**YOUR ASSIGNMENT**
Starting at the first entry below, repeat all the data word for word and drop the pictures.

───── RECORDS PROVIDED ─────

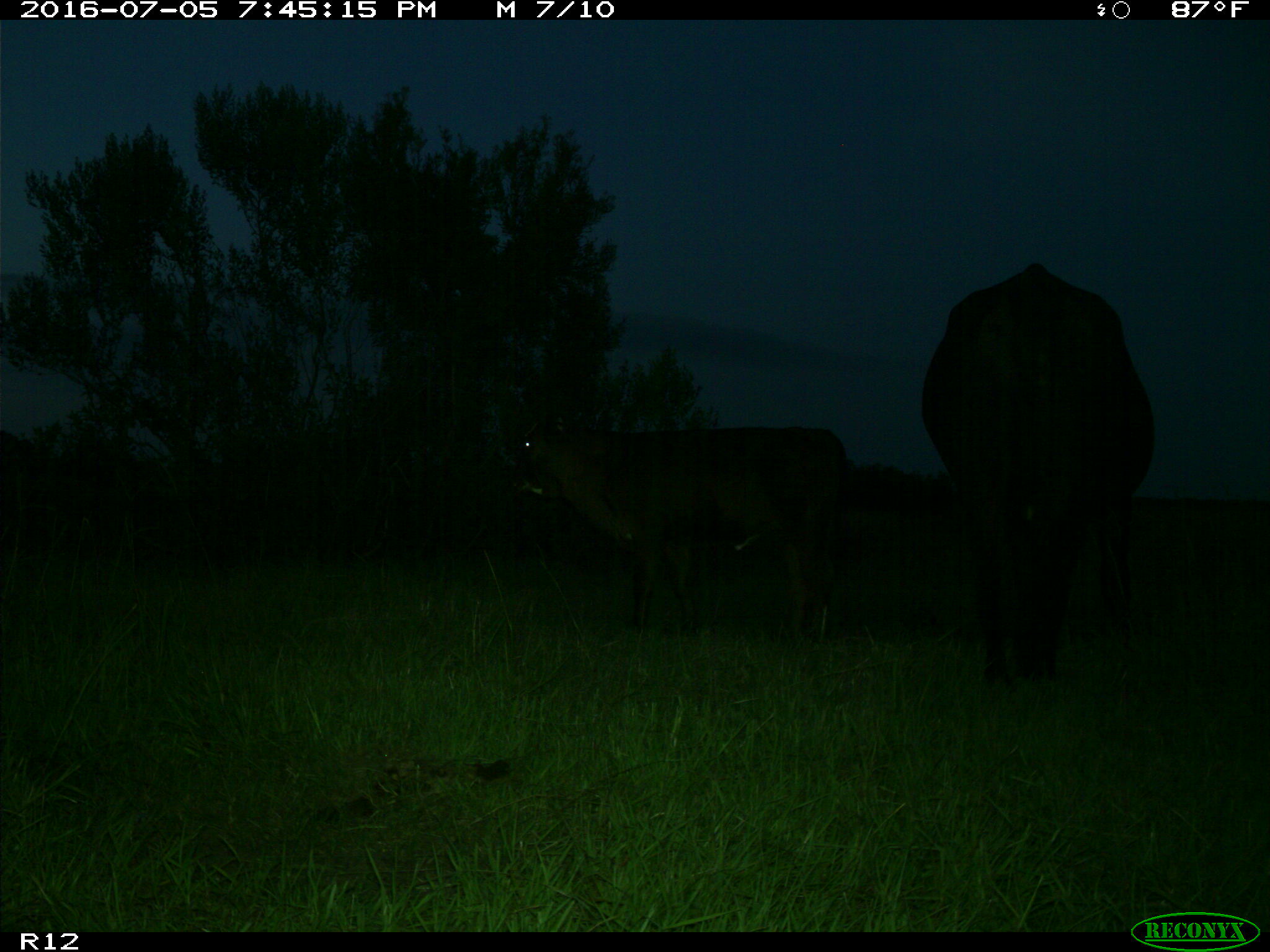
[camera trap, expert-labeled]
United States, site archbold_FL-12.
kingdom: Animalia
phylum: Chordata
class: Mammalia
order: Artiodactyla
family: Bovidae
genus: Bos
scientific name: Bos taurus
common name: domestic cow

─────

**EXERCISE RESULT**
[camera trap, expert-labeled]
United States, site archbold_FL-12.
kingdom: Animalia
phylum: Chordata
class: Mammalia
order: Artiodactyla
family: Bovidae
genus: Bos
scientific name: Bos taurus
common name: domestic cow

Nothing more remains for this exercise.